- [DESCRIPTION OF THE TASK]: Retype every one of the records below word for word, without changing a single character.

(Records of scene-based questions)
※ ※ ※

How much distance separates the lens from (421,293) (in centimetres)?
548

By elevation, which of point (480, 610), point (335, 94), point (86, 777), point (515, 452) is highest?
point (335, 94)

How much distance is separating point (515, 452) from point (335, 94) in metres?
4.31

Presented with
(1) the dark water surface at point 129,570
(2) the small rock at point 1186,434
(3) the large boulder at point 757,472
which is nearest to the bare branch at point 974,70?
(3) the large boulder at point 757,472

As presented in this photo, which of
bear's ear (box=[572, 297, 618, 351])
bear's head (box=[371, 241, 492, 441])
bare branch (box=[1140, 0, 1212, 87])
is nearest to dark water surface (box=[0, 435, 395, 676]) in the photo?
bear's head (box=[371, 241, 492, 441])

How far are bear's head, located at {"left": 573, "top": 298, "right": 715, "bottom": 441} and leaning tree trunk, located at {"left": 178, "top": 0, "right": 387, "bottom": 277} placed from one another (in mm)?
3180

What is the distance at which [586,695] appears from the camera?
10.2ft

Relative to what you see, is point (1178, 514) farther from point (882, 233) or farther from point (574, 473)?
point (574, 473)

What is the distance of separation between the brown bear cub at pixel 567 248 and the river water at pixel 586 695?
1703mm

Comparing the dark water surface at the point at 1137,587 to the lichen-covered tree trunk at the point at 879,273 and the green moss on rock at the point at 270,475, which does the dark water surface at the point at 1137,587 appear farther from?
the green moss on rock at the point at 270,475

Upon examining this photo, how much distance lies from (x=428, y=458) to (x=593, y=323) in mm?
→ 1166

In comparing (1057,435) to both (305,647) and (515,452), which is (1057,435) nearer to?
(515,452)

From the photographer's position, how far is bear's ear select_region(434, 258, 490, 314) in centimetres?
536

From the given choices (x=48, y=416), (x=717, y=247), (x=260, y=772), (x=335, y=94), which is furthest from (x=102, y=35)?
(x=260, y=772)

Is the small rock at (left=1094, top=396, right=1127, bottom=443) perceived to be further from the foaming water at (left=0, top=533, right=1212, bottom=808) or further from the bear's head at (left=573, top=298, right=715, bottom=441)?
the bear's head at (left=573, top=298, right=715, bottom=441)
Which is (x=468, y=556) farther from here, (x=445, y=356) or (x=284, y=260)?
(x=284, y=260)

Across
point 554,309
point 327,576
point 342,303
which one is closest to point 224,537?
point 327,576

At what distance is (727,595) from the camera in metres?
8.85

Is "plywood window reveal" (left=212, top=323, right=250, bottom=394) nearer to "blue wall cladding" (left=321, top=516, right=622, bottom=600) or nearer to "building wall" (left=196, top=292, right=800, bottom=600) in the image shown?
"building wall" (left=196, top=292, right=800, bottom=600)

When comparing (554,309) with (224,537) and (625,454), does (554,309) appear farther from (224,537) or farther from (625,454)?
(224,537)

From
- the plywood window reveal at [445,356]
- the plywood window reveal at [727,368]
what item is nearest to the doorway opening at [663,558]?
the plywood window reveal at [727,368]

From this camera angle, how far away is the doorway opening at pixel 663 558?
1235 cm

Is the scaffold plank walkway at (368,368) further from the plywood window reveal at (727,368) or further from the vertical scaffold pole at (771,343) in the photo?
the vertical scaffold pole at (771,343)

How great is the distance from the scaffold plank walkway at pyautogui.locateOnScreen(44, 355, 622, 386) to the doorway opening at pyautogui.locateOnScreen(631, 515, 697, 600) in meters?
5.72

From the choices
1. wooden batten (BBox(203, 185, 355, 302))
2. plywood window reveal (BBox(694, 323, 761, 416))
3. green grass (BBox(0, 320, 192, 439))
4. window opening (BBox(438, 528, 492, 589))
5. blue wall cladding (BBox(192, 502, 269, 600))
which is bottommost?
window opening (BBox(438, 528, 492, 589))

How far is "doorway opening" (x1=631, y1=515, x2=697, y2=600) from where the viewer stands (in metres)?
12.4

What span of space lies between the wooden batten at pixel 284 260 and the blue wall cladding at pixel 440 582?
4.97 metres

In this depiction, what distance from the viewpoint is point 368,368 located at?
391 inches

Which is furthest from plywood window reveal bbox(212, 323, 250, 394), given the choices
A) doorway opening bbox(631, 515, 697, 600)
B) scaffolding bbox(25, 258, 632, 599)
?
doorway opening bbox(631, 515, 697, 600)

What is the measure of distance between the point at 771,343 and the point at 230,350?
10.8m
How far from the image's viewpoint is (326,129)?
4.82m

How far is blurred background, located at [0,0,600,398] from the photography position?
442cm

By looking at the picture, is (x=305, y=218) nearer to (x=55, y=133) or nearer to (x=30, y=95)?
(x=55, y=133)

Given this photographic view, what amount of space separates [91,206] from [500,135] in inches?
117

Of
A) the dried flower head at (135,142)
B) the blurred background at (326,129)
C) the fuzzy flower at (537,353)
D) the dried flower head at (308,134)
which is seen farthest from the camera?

※ ※ ※

- [REPLY]:
How much distance separates the lens from (421,293) (in centimetres)?
548

By elevation, which of point (480, 610), point (335, 94), point (86, 777), point (515, 452) is highest?
point (335, 94)

How much distance is separating point (515, 452) from point (335, 94) in metres?
4.31

Presented with
(1) the dark water surface at point 129,570
(2) the small rock at point 1186,434
(3) the large boulder at point 757,472
which is nearest to the bare branch at point 974,70?
(3) the large boulder at point 757,472

As presented in this photo, which of
bear's ear (box=[572, 297, 618, 351])
bear's head (box=[371, 241, 492, 441])
bare branch (box=[1140, 0, 1212, 87])
is nearest to dark water surface (box=[0, 435, 395, 676]) in the photo?
bear's head (box=[371, 241, 492, 441])

How far are bear's head, located at {"left": 573, "top": 298, "right": 715, "bottom": 441} and leaning tree trunk, located at {"left": 178, "top": 0, "right": 387, "bottom": 277} placed from one another (in mm)?
3180

What is the distance at which [586,695] appears from the camera?
10.2ft

Relative to what you see, is point (1178, 514) farther from point (882, 233) or farther from point (574, 473)?
point (574, 473)

What is the distance of separation between the brown bear cub at pixel 567 248 and the river water at pixel 586 695?
1703mm

Comparing the dark water surface at the point at 1137,587 to the lichen-covered tree trunk at the point at 879,273 and the green moss on rock at the point at 270,475, which does the dark water surface at the point at 1137,587 appear farther from?
the green moss on rock at the point at 270,475

Upon examining this photo, how much distance lies from (x=428, y=458) to (x=593, y=323) in mm?
→ 1166

In comparing (1057,435) to both (305,647) and (515,452), which is (1057,435) nearer to?
(515,452)

From the photographer's position, how far is bear's ear select_region(434, 258, 490, 314) in centimetres?
536

From the given choices (x=48, y=416), (x=717, y=247), (x=260, y=772), (x=335, y=94), which is furthest from (x=102, y=35)?
(x=260, y=772)

Is the small rock at (left=1094, top=396, right=1127, bottom=443) perceived to be further from the foaming water at (left=0, top=533, right=1212, bottom=808) or further from the bear's head at (left=573, top=298, right=715, bottom=441)?
the bear's head at (left=573, top=298, right=715, bottom=441)
Which is (x=468, y=556) farther from here, (x=445, y=356) or (x=284, y=260)?
(x=284, y=260)

Across
point 554,309
point 327,576
point 342,303
which one is closest to point 224,537?
point 327,576

At what distance is (727,595) from the camera in metres?
8.85

Is "plywood window reveal" (left=212, top=323, right=250, bottom=394) nearer to "blue wall cladding" (left=321, top=516, right=622, bottom=600) or nearer to "building wall" (left=196, top=292, right=800, bottom=600) in the image shown?
"building wall" (left=196, top=292, right=800, bottom=600)

When comparing (554,309) with (224,537) and (625,454), does (554,309) appear farther from (224,537) or farther from (625,454)?
(224,537)

From
- the plywood window reveal at [445,356]
- the plywood window reveal at [727,368]
what item is nearest to the doorway opening at [663,558]?
the plywood window reveal at [727,368]

From this camera angle, how far away is the doorway opening at pixel 663 558?
1235 cm

Is the scaffold plank walkway at (368,368) further from the plywood window reveal at (727,368) or further from the vertical scaffold pole at (771,343) in the photo?
the vertical scaffold pole at (771,343)

How great is the distance from the scaffold plank walkway at pyautogui.locateOnScreen(44, 355, 622, 386) to the doorway opening at pyautogui.locateOnScreen(631, 515, 697, 600) in meters?
5.72

From the choices
1. wooden batten (BBox(203, 185, 355, 302))
2. plywood window reveal (BBox(694, 323, 761, 416))
3. green grass (BBox(0, 320, 192, 439))
4. window opening (BBox(438, 528, 492, 589))
5. blue wall cladding (BBox(192, 502, 269, 600))
which is bottommost?
window opening (BBox(438, 528, 492, 589))

How far is "doorway opening" (x1=631, y1=515, x2=697, y2=600) from where the viewer stands (in metres)?
12.4

What span of space lies between the wooden batten at pixel 284 260 and the blue wall cladding at pixel 440 582?
4.97 metres

In this depiction, what distance from the viewpoint is point 368,368 located at?
391 inches

Which is furthest from plywood window reveal bbox(212, 323, 250, 394), given the choices
A) doorway opening bbox(631, 515, 697, 600)
B) scaffolding bbox(25, 258, 632, 599)
?
doorway opening bbox(631, 515, 697, 600)

What is the measure of distance between the point at 771,343 and the point at 230,350?
10.8m
How far from the image's viewpoint is (326,129)?
4.82m

How far is blurred background, located at [0,0,600,398] from the photography position?
442cm

By looking at the picture, is (x=305, y=218) nearer to (x=55, y=133) or nearer to (x=30, y=95)?
(x=55, y=133)

Given this photographic view, what amount of space separates [91,206] from [500,135] in inches?
117

Of
A) the dried flower head at (135,142)
B) the blurred background at (326,129)
C) the fuzzy flower at (537,353)
D) the dried flower head at (308,134)
which is seen farthest from the camera?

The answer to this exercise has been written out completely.